*SET TASK A*. According to the thread on the logarithm inequality, which theorems has the asker's class already covered?
*SET TASK B*. Please copy the records word for word, from the line containing "How far from" through the end of the records.

-- begin PASSAGE TO READ --

$x-\frac{x^2}{2}+\frac{x^3}{3(1+x)}<\log(1+x)<x-\frac{x^2}{2}+\frac{x^3}{3}$, $x>0$
Here I can only see that the right side of second inequality i.e. $x-\frac{x^2}{2}+\frac{x^3}{3}$ comes in the expansion of $\log(1+x)$.
We have done the Lagrange's mean value theorem and intermediate value theorem, do these have anything to do with the inequality.
Kindly provide some hint.
On
I expand my comment into an answer.
We have for $t > 0$ $$\frac{1}{1 + t} = 1 - t + \frac{t^{2}}{1 + t}$$ and hence if $0 < t < x$ then $$1 - t + \frac{t^{2}}{1 + x} < \frac{1}{1 + t} < 1 - t + t^{2}$$ and integrating the above with respect to $t$ on interval $[0, x]$ we get $$x - \frac{x^{2}}{2} + \frac{x^{3}}{3(1 + x)} < \log(1 + x) < x - \frac{x^{2}}{2} + \frac{x^{3}}{3}$$
defining $$f(x)=x-\frac{x^2}{2}+\frac{x^3}{3}-\ln(1+x)$$ for $x=0$ we get $$f(0)=0$$ and $$f'(x)=1-x+x^2-\frac{1}{x+1}=\frac{(1-x+x^2)(1+x)-1}{x+1}=\frac{x^3}{1+x}>0$$ for $x>0$ thus our function is monotonously increasing and we get $$f(x)>0$$ for all $$x>0$$

-- end PASSAGE TO READ --
-- begin RECORDS SHOWN --

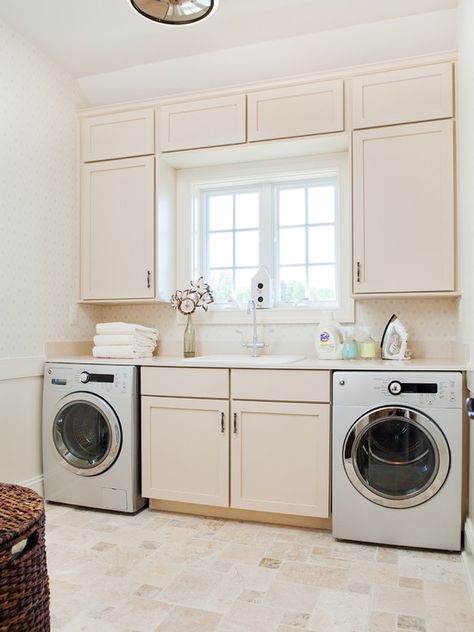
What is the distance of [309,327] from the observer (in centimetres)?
324

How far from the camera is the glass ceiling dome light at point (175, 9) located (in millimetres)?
2098

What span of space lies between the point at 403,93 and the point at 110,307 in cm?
232

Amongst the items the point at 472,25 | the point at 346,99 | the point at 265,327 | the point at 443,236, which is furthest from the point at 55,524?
the point at 472,25

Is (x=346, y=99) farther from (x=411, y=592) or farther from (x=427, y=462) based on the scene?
(x=411, y=592)

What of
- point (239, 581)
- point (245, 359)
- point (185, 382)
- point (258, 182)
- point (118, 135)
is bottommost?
point (239, 581)

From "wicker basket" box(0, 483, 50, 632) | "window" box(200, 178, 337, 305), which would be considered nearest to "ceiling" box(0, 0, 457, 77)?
"window" box(200, 178, 337, 305)

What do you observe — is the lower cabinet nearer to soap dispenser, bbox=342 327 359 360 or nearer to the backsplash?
soap dispenser, bbox=342 327 359 360

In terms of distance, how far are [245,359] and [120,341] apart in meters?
0.76

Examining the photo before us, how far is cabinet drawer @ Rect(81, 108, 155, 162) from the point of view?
129 inches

-- end RECORDS SHOWN --

*CORRECT RESPONSE A*. Lagrange's mean value theorem and the intermediate value theorem.

*CORRECT RESPONSE B*.
How far from the camera is the glass ceiling dome light at point (175, 9) located (in millimetres)?
2098

What span of space lies between the point at 403,93 and the point at 110,307 in cm?
232

Amongst the items the point at 472,25 | the point at 346,99 | the point at 265,327 | the point at 443,236, which is furthest from the point at 55,524?
the point at 472,25

Is (x=346, y=99) farther from (x=411, y=592) or farther from (x=427, y=462) based on the scene?
(x=411, y=592)

What of
- point (239, 581)
- point (245, 359)
- point (185, 382)
- point (258, 182)
- point (118, 135)
is bottommost?
point (239, 581)

From "wicker basket" box(0, 483, 50, 632) | "window" box(200, 178, 337, 305), which would be considered nearest to "ceiling" box(0, 0, 457, 77)?
"window" box(200, 178, 337, 305)

What do you observe — is the lower cabinet nearer to soap dispenser, bbox=342 327 359 360 or nearer to the backsplash?
soap dispenser, bbox=342 327 359 360

In terms of distance, how far are [245,359] and [120,341] apart in meters?
0.76

Examining the photo before us, how far is cabinet drawer @ Rect(81, 108, 155, 162) from the point of view?
129 inches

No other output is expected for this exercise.